Here is an example:
Let $M=\mathbb{R}^3$ be a smooth manifold, and $S\subset M$ be an embedded submanifold with codimension $1$(say, $S$ is the unit sphere). I suppose $\exists V\in\mathfrak{X}(M)$ that is nowhere tangent to $S$ so that $S$ is orientable. Let $\omega=xdy\wedge dz + ydz\wedge dx + zdx\wedge dy \in\Omega^2(M) $ and $X = x\frac{\partial}{\partial x} + y\frac{\partial }{\partial y} + z\frac{\partial}{\partial z} \in \mathfrak{X}(M)$, then the integration of $\omega$ over $S$, which is $\int_S\iota^*\omega$ with $\iota$ being the inclusion map, will eqaul to the classical surface integration of $X$ over the surface $S$, if we choose proper orientation.
Can anyone give me a straightforward explanation from definitions why these two are equal?

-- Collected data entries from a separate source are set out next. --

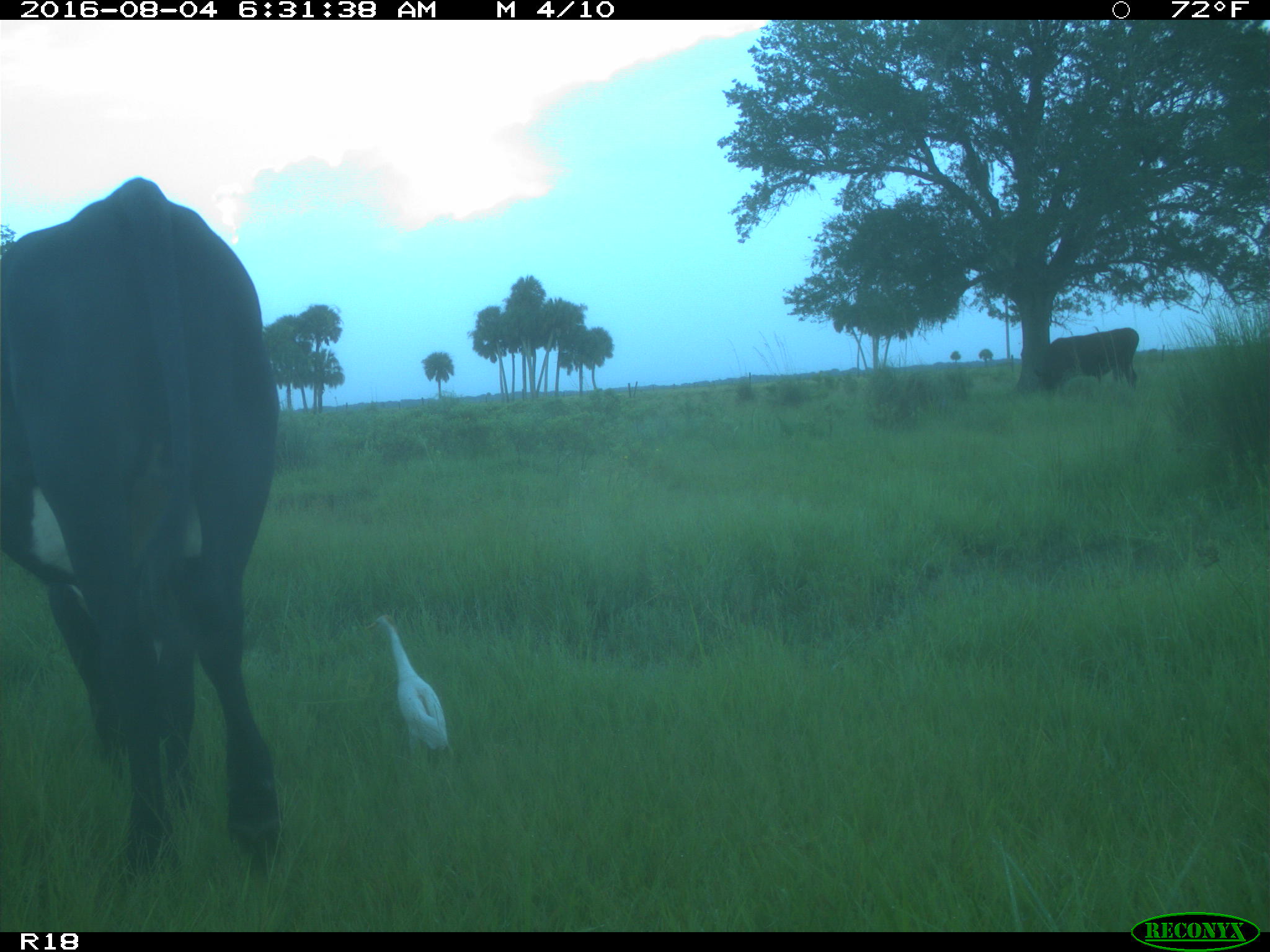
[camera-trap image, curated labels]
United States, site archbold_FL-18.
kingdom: Animalia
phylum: Chordata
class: Mammalia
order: Artiodactyla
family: Bovidae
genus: Bos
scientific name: Bos taurus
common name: domestic cow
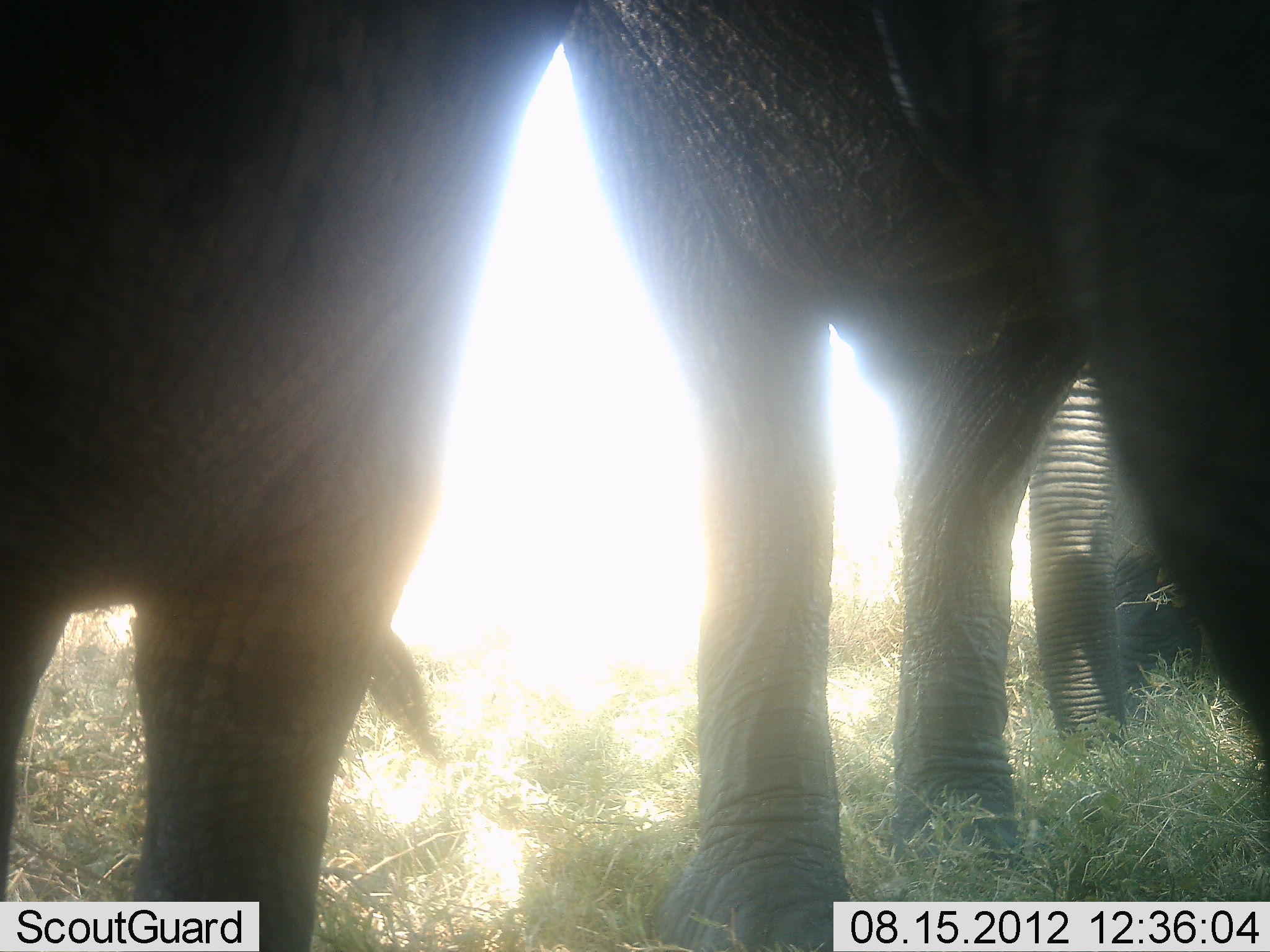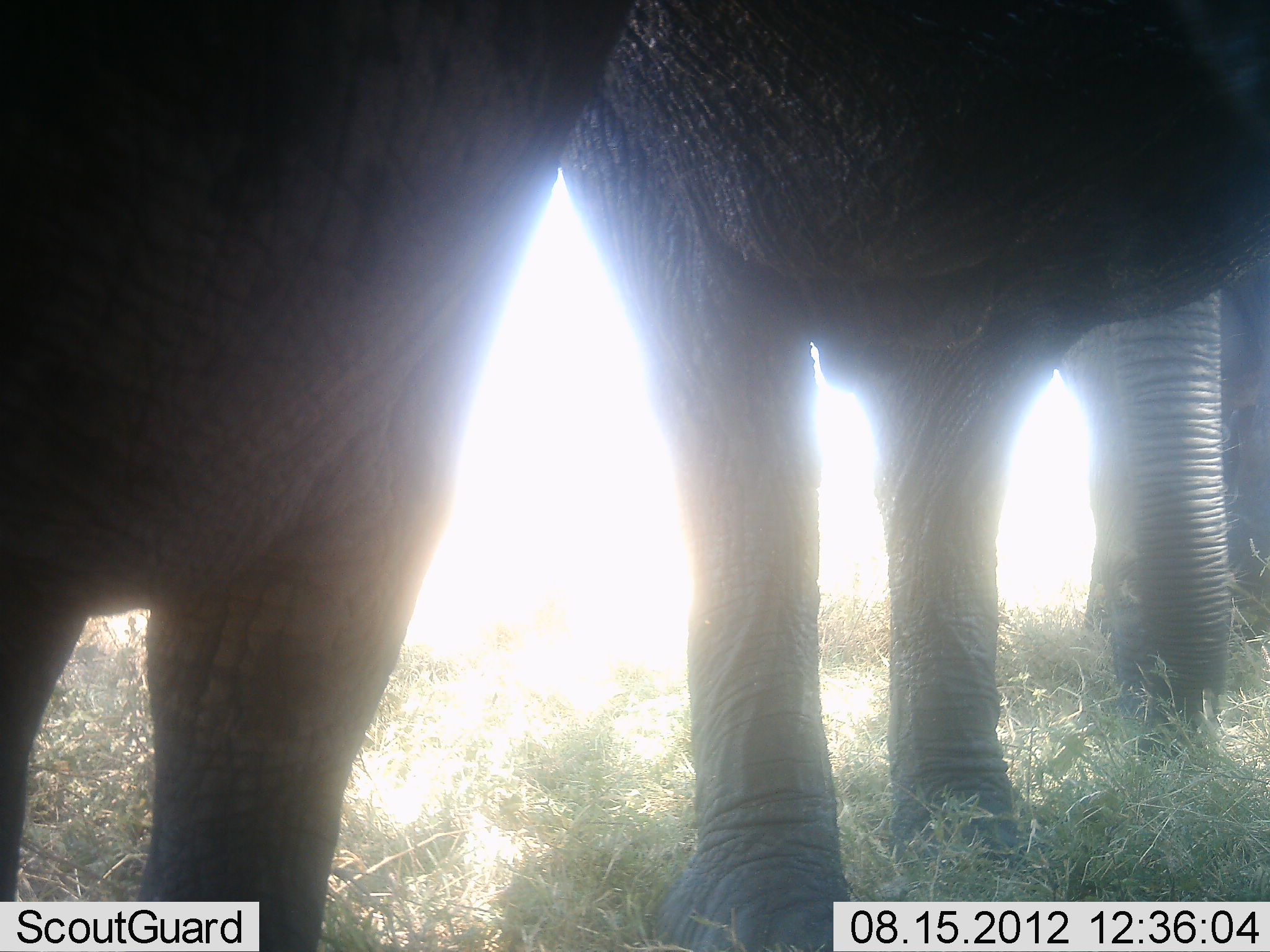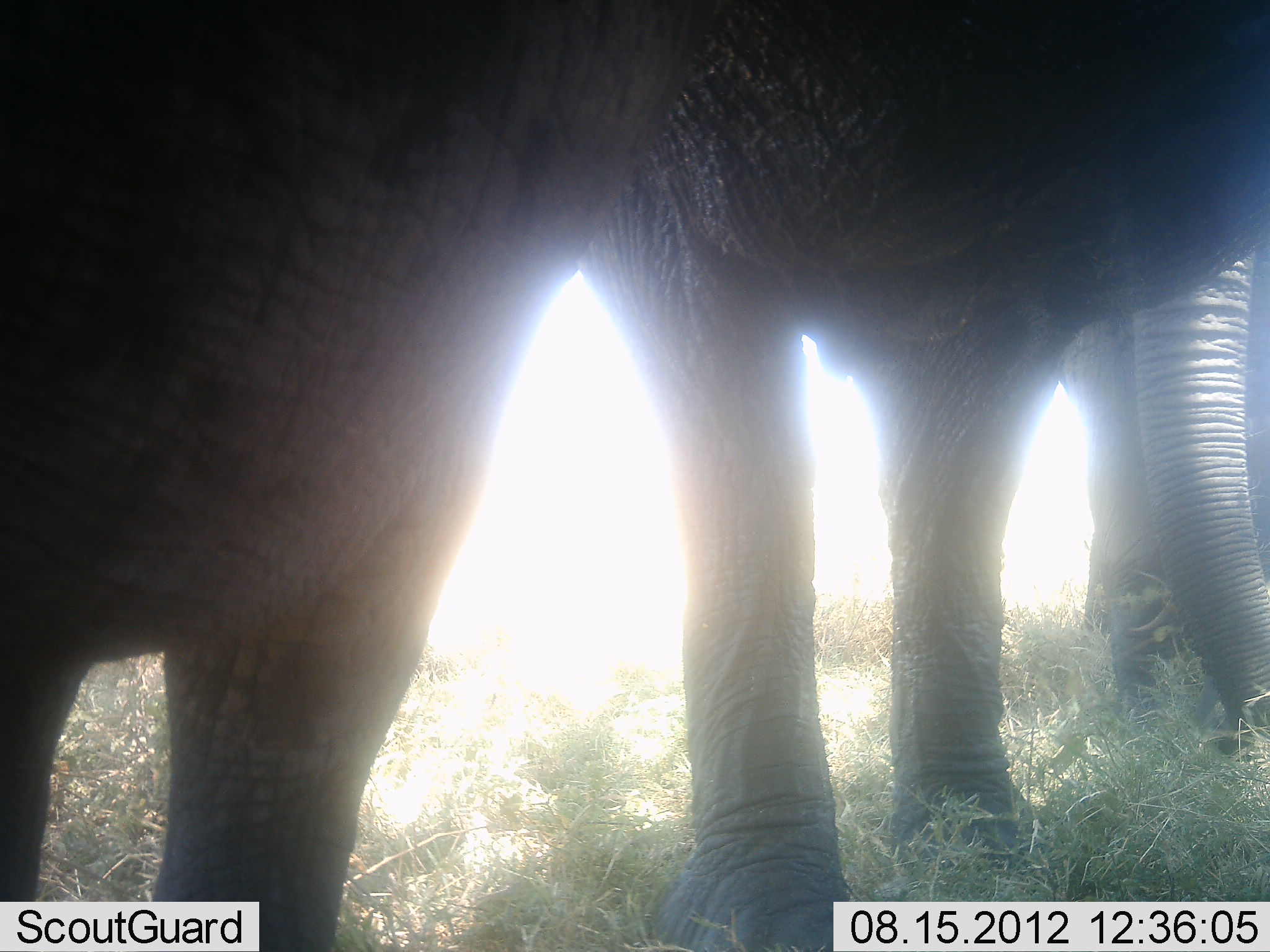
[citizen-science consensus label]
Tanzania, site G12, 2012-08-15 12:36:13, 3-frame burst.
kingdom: Animalia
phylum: Chordata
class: Mammalia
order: Proboscidea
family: Elephantidae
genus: Loxodonta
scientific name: Loxodonta africana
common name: african bush elephant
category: elephant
Elephant (african bush elephant) (Loxodonta africana), count 3. Behavior (volunteer vote fractions): standing 91%, resting 0%, moving 0%, interacting 9%. Young present (vote fraction): 18%. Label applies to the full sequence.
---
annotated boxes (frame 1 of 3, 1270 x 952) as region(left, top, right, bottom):
animal: region(571, 0, 1269, 951); region(1, 0, 582, 951); region(1010, 363, 1207, 761)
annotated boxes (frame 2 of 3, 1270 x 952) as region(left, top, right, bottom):
animal: region(560, 0, 1270, 952); region(1, 0, 630, 951); region(1051, 267, 1270, 738)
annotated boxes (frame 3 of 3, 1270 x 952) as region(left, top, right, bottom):
animal: region(578, 0, 1270, 952); region(1, 0, 624, 951); region(1052, 199, 1270, 748)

This is because the classical surface integration of $X$ on the surface $S$ can be written as $$\int_S\vec{X}\cdot d\vec{S} = \int_S\iota^*[X\lrcorner(dx\wedge dy\wedge dz)] $$ where the right side stands for the integration on manifolds. Because $X\lrcorner(dx\wedge dy\wedge dz)=\omega$, we have $$\int_S\vec{X}\cdot d\vec{S}=\int_S \omega$$.